Abgemagert und ekstatisch

24.2.2010, 00:00 Uhr
Abgemagert  und ekstatisch

© Harald Hofmann

Die von der Galerie «arsprototo» ausgestellten Arbeiten des Berliner Bildhauers sind sämtlich in Holz gehauen und Hans Scheib betont den Materialcharakter des Holzes auch in der figürlichen Plastik. Holz ist ein widerständiges Material, dessen Sprödigkeit man entweder glätten oder expressiv hervorheben kann. Scheib hat sich für die raue Wirklichkeit des Holzes entschieden. Unebenheiten und Risse des rohen Stammes leisten einen entscheidenden Beitrag zu einer fast malerisch gestalteten Oberfläche.

Überlieferte Haltungen

Hans Scheib zitiert in seinen Darstellungen der menschlichen Figur die klassischen Motive der Stehenden und Sitzenden oder der Porträtbüste. Sie treten aber ohne illusionistischen Anspruch auf, die überlieferten Haltungen expressiv gesteigert und überhöht bis zu einer ausgesprochen ekstatischen Gestik. Seine fast zum Skelett abgemagerten Mädchen und Frauen entwickeln eine tänzerische Bewegtheit, ohne dass die statuarische Körperlichkeit davon beeinträchtigt wird.

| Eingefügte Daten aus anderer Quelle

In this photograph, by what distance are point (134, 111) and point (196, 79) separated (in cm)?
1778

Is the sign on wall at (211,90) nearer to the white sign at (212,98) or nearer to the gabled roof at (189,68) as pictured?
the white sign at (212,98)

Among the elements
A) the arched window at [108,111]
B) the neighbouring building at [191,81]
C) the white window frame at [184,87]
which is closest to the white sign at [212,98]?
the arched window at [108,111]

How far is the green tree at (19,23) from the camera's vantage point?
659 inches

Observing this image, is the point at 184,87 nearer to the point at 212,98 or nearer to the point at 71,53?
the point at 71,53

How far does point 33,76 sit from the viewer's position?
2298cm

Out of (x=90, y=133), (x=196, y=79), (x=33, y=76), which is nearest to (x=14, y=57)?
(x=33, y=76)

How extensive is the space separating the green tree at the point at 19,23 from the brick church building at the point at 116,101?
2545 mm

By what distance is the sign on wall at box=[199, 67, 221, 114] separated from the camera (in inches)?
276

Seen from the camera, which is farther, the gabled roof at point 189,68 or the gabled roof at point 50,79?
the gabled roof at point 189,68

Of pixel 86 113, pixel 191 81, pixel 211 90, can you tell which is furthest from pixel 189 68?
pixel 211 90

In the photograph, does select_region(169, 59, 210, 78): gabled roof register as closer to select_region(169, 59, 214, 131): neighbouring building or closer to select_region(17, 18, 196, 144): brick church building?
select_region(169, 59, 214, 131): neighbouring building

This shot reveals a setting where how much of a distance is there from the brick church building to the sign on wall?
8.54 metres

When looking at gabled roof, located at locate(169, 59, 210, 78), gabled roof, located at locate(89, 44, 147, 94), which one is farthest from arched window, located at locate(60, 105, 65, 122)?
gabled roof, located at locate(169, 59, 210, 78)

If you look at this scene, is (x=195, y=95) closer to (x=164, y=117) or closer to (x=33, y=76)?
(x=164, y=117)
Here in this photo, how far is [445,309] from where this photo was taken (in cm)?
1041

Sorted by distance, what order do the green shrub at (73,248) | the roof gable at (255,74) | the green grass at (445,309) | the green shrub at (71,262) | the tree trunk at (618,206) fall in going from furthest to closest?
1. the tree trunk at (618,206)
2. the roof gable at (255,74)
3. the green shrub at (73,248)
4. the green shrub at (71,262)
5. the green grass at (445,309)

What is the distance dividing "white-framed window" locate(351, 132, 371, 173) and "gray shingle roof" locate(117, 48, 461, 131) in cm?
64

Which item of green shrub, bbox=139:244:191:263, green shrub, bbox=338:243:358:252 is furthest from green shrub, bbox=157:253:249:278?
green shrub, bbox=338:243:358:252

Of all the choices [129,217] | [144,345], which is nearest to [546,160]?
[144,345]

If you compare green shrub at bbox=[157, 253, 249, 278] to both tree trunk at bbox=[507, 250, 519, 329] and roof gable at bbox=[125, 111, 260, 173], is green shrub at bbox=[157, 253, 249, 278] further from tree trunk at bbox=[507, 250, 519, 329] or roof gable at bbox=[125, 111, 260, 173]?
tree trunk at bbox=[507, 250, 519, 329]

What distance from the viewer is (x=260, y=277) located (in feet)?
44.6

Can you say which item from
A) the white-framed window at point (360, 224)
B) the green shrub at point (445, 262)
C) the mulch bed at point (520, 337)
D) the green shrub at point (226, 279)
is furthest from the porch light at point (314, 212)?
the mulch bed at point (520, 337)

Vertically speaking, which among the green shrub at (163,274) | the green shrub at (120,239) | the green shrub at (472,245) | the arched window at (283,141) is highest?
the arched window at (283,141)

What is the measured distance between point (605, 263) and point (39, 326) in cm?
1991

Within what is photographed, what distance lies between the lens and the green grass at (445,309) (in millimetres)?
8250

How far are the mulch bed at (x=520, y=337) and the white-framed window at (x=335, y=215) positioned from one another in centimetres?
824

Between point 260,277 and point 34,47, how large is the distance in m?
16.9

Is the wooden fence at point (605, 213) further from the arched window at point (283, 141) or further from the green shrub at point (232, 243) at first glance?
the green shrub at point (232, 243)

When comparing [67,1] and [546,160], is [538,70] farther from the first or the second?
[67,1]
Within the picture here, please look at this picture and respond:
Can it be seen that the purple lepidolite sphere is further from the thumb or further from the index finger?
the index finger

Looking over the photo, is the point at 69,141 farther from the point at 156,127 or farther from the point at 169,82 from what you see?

Gegen alle naturalistischen Ansprüche richtet sich der Einsatz der Farbe, mit der Scheib Details wie Haare und Gesichtszüge akzentuiert. Dieser fragmentarische Charakter der Farbe relativiert die statuarische Gewissheit der Figuren, die trotz ihrer extremen Verschlankung nie stilisiert erscheinen, sondern von überraschender anatomischer Exaktheit zeugen. Die Farbe trägt zur Steigerung des expressiven Gestus ins Morbide bei: Scheibs Totenköpfe treten dadurch im Zustand der halben Verwesung auf. Umgekehrt verstärkt die vollständige farbige Fassung der Porträtbüsten das Künstliche ihrer Erscheinung auch darin, dass sie sich wie ironische Zitate aus der Kunstgeschichte ausnehmen.

Tatsächlich gibt sich auch die Morbidezza als ironisches Spiel zu erkennen, gewissermaßen die Konsequenz aus der Abmagerung der Figuren. Bestätigt wird damit der Bruch mit jeder realistischen Illusion. Das «Mädchen mit Reifen» spielt mit einem industriell gefertigten Ready made-Reifen. Das illusionistische Modell der Wahrnehmung, das immer von der Einheit des Artefakts ausgeht, wird damit durchbrochen.

Die Figurengruppe der Dame mit zwei aggressiven Hunden steigert die Plastik zur variablen Installation: Je nach Platzierung der Hunde erzählt sie eine andere Geschichte. Schließlich präsentiert die Ausstellung auch den Bildhauer als Zeichner mit einer Serie von Kaltnadelradierungen. Sie reduzieren das morbide Motiv der in der Wiener Kapuzinergruft gelagerten Habsburger-Leichen ins körperlos Skizzenhafte. KURT JAUSLIN

Hans Scheib: Skulptur und Kaltnadelradierung. Galerie arsprototo, Henkestraße 66. Bis 10. April, Mi. bis Fr. 15 bis 20 Uhr, Sa. 11 bis 16 Uhr.